- The Washington Times - Tuesday, May 13, 2003

William D. Euille, who grew up in Alexandria’s public housing and attended its segregated schools, was elected mayor of the city on Tuesday.

Mr. Euille, a Democrat and City Council member, defeated five-term Republican council member William C. Cleveland and independent candidate Townsend A. Van Fleet in an election that solidified the Democrats’ hold on city leadership.

“Everyone keeps asking me, has it sunk in?” Mr. Euille said to a cheering crowd Tuesday night at the Radisson Hotel in Old Town. “I really don’t know yet. I’m on cloud nine.”

Mr. Euille, 53, who will be Alexandria’s first black mayor, recited a list of “firsts” in his life, including being one of the first students to attend T.C. Williams High School, which opened in 1965 as an integrated school, and being the first in his family to graduate from college.

“Now, another first: having the opportunity to serve in this city as Alexandria mayor, who happens to be African-American,” he said. Mr. Cleveland also is black. Mr. Van Fleet is white.

Unofficial returns showed Mr. Euille winning 52 percent of the vote in the three-way contest, which brought out about 20 percent of the city’s registered voters. He will replace Mayor Kerry J. Donley, also a Democrat, who is stepping down after seven years.

It was the Democrats’ night in Alexandria, where, in addition to retaining the mayor’s office, the party pulled off a sweep on the six-member council. The city is a Democratic stronghold, but officials said it has been several decades since the party held all City Council seats and the mayor’s job.

During the campaign, Mr. Euille promoted his ability to build consensus in a city that is becoming increasingly diverse. On the issue of open space, he favors dedicating a portion of property tax revenue for buying and preserving green space.

Mr. Euille weathered criticism during the campaign for supporting development projects, including the U.S. Patent and Trademark Office headquarters being built near the King Street Metro stop. He also called for tax relief for city homeowners, including expanding a program to help seniors pay tax bills, but he did not go as far as his opponents in his proposals to limit taxes.

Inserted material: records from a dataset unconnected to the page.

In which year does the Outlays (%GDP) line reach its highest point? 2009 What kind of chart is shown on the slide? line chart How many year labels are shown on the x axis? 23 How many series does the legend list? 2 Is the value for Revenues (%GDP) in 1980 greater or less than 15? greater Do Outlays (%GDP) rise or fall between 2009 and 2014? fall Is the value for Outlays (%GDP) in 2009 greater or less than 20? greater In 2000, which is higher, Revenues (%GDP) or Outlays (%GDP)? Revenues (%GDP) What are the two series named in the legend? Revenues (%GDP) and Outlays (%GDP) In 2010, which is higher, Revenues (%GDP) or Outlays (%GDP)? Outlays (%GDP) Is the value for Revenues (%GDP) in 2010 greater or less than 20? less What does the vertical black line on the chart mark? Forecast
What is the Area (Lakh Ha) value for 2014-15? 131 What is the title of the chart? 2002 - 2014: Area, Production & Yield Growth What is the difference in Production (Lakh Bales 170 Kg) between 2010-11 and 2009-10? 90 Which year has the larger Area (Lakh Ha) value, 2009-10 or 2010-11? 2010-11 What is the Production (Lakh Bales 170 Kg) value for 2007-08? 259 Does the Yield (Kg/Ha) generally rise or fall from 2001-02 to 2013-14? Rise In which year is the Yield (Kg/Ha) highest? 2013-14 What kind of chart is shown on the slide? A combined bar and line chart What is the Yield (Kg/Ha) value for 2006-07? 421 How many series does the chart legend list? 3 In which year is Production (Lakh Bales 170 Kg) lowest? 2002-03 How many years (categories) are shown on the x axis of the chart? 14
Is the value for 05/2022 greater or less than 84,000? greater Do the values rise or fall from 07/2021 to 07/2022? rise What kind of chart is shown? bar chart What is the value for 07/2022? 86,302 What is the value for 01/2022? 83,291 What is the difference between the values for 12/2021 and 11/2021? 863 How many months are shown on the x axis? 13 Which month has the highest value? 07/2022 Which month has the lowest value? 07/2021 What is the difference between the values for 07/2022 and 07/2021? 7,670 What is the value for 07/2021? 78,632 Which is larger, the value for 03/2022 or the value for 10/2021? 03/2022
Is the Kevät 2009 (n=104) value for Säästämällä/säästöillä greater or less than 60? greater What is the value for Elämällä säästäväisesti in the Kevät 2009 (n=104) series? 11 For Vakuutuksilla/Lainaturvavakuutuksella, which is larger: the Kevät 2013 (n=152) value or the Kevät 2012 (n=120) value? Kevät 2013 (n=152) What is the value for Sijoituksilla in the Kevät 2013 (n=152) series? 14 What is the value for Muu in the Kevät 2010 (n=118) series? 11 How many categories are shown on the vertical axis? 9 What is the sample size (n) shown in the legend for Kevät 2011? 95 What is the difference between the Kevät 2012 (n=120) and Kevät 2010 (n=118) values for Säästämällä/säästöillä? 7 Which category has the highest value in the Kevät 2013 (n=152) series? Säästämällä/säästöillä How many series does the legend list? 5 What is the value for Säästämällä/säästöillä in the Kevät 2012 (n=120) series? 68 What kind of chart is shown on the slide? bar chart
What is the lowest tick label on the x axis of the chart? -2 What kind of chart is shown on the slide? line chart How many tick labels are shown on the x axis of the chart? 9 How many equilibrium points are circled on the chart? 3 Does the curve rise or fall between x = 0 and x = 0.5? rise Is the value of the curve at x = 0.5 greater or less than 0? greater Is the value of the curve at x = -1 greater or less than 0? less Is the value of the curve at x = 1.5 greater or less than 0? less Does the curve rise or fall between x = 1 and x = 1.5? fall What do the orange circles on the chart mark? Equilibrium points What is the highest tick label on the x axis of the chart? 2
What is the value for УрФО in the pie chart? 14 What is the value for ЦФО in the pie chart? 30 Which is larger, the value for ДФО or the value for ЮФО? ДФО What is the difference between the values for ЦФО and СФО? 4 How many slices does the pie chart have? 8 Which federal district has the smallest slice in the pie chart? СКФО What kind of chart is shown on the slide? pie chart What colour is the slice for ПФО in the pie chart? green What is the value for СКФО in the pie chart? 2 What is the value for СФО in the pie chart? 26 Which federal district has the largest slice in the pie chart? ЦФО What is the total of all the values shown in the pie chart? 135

During the campaign, Mr. Cleveland and several Republican council candidates criticized Mr. Euille and other Democrats, saying they failed to protect homeowners from property tax increases. Mr. Cleveland had proposed capping real estate tax bills.

On Tuesday night, Mr. Cleveland, 54, remained upbeat, saying that his campaign had pushed his opponent to adopt some of the Republican’s stands, particularly on tax relief and in slowing down the city’s rapid development.

“It was a great campaign,” Mr. Cleveland said by phone from Joe Theismann’s Restaurant, where his supporters had gathered. “I’m glad to see that the Democrats and the people of Alexandria picked up on the platform that our campaign pushed forward.”

Mr. Euille’s campaign highlighted his hometown roots, and some voters interviewed at polling places yesterday said that the message resonated with them. Mr. Euille owns a general contracting business in Alexandria and spent a decade on the School Board before being elected to the City Council in 1994.

“He’s from this area, and I like the fact he’s a self-made man. It sets a good example for other Alexandrians,” said Sean Brown, 36, an adult-education teacher for Alexandria public schools.